**What the exercise asks:**
With the pictures left out, every record must be reproduced exactly.

**Dataset content:**
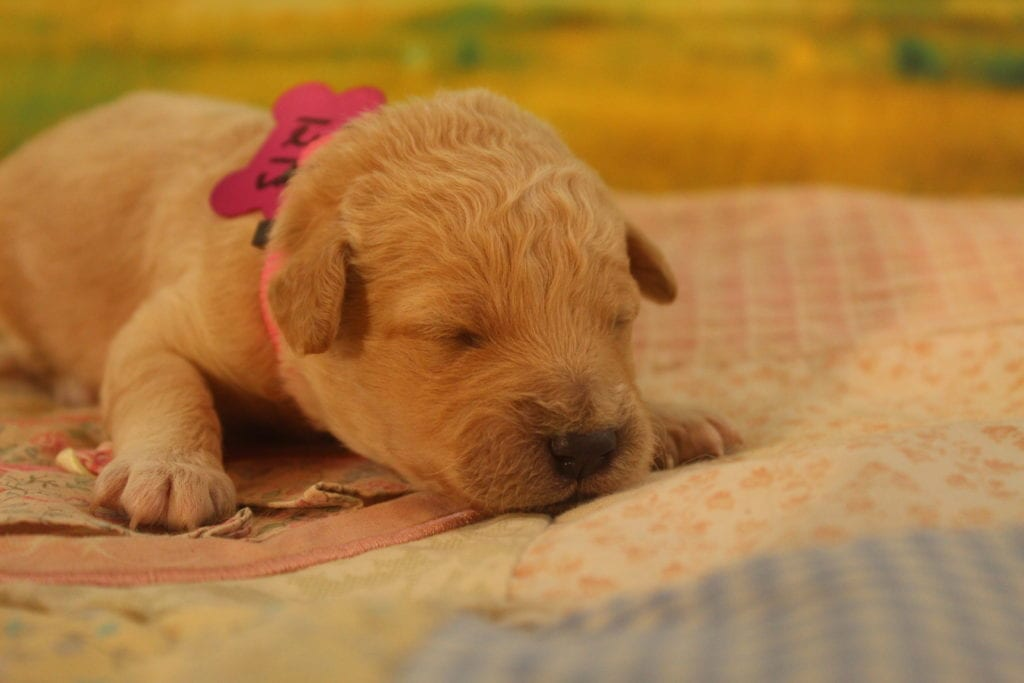Gracie came from Precious and Mongoose's litter of F2 f2 goldendoodles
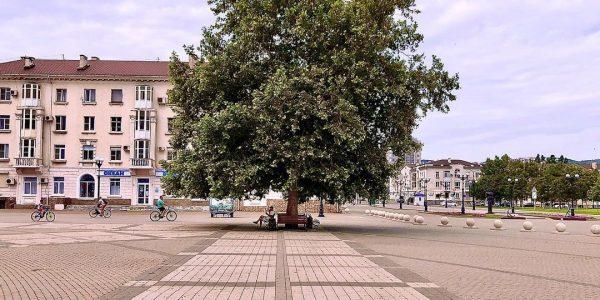 В Новороссийске предложили создать зону отдыха под платаном на Форумной площади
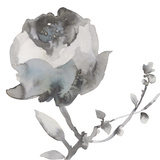 Winter Floral I Giclee Print by Sandra Jacobs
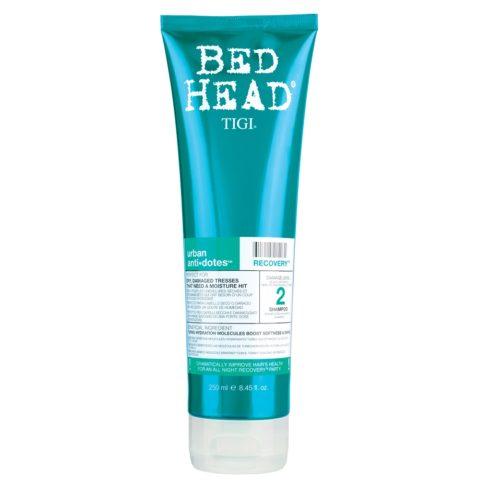 Tigi Urban Antidotes Recovery Shampoo 250ml - Champù de Reestructuración nivel 2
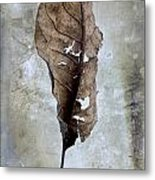 Textured Leaf Metal Print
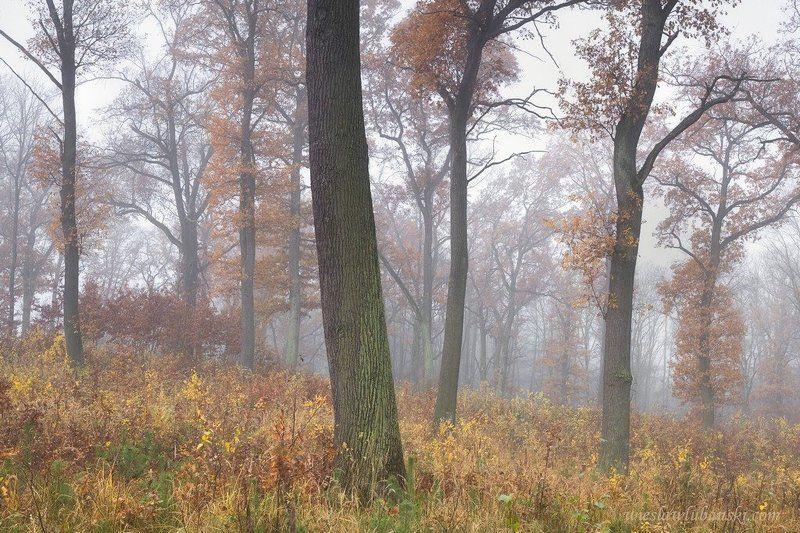 oaks, forest, lubanski Oaksphoto preview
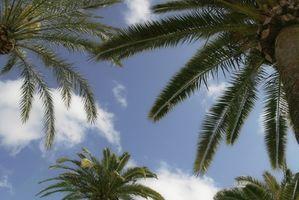 Macchie Fungo su Foglie di palma
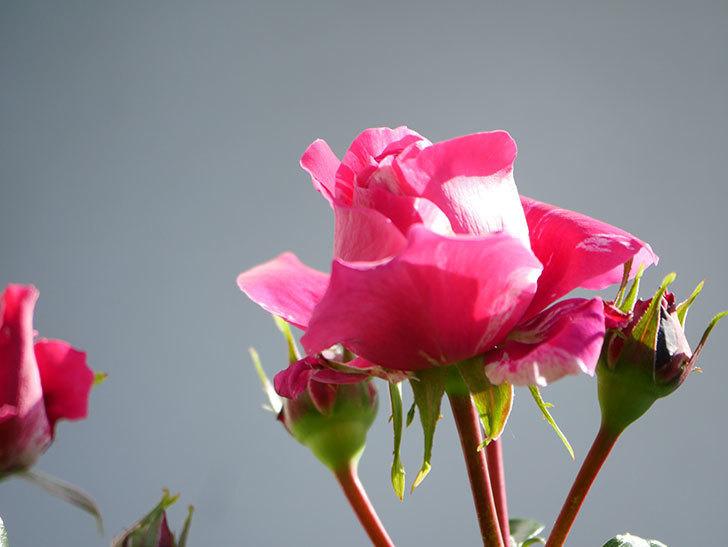 フランボワーズ バニーユ(Framboise Vanille)の花が少し咲いた。2021年-005.jpg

**Task response:**
Gracie came from Precious and Mongoose's litter of F2 f2 goldendoodles
 В Новороссийске предложили создать зону отдыха под платаном на Форумной площади
 Winter Floral I Giclee Print by Sandra Jacobs
 Tigi Urban Antidotes Recovery Shampoo 250ml - Champù de Reestructuración nivel 2
 Textured Leaf Metal Print
 oaks, forest, lubanski Oaksphoto preview
 Macchie Fungo su Foglie di palma
 フランボワーズ バニーユ(Framboise Vanille)の花が少し咲いた。2021年-005.jpg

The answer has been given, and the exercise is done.